In 1979, impressed with Vickers’ recent book, Gladys, Duchess of Marlborough, Cecil Beaton (1904-1980) invited the author to become his biographer. Although Beaton died within weeks, the young author ended up with access to voluminous papers, diaries, and letters as well as to Beaton’s celebrated friends. Beaton, Vickers writes gratefully, “guided me (albeit posthumously) into a PhD in lifestyle, new values, new experiences, new challenges.” Setting to work immediately, he followed Beaton’s footsteps in London, New York, Paris, Monte Carlo, and San Francisco, keeping journals of his interviews, often conducted in grand country houses or sumptuous apartments.

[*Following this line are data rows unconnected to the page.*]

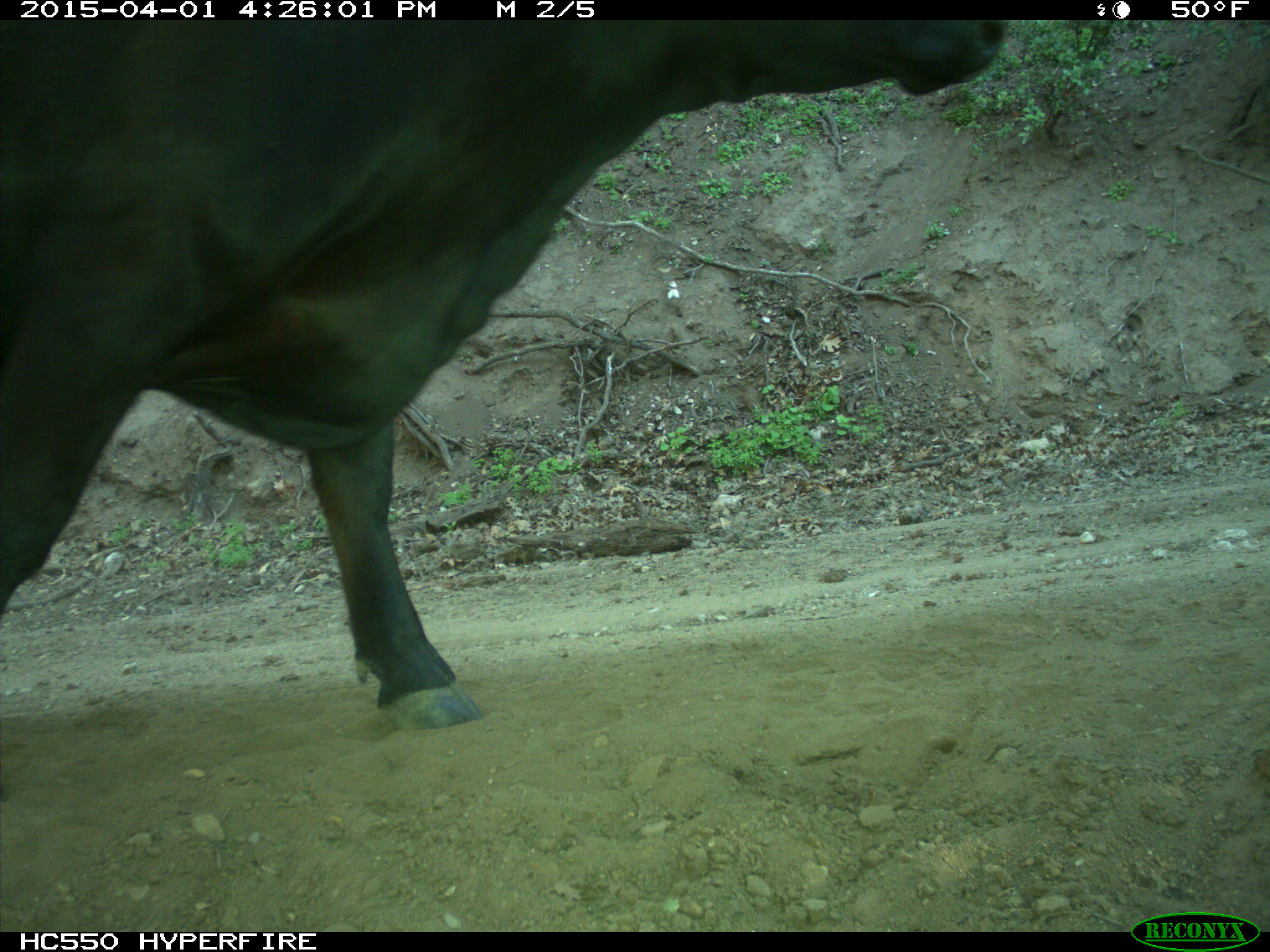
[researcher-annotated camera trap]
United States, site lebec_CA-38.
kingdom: Animalia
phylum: Chordata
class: Mammalia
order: Artiodactyla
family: Bovidae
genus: Bos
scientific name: Bos taurus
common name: domestic cow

Mining those 51 volumes, Vickers has created a lively, gossipy portrait of Beaton’s glittering world. “For Cecil Beaton,” he writes, “every day was a birthday, every afternoon a matinée, the red velvet curtains opening on a new set, every evening a first night, champagne waiting in the wings.” Vickers admits to being occasionally star-struck: Princess Diana, for example, made him feel “as though one had met the girl of one’s dreams, never believing such a thing possible.” Audrey Hepburn, whose costumes Beaton designed when she played Eliza Doolittle in My Fair Lady, was “so sweet and adorable and so nice about Cecil.” Grace Kelly was “very friendly, simple, easy to talk to, open, eager to help.” Vickers can be catty: Princess Margaret “lived up to expectations. She looks like a beautiful monkey, with very pretty eyes, good and unmoving hair and pouches under the eyes.” Her laugh, he adds, was vulgar, “done on purpose.” Sir John Gielgud, less intimidating than Vickers anticipated, “smoked a cigarette almost in the style of one who expected his headmaster to catch him.” For the edification of contemporary readers, Vickers supplies footnotes to identify the many individuals whose fame has dimmed.
An assemblage of star-studded recollections of a faded world.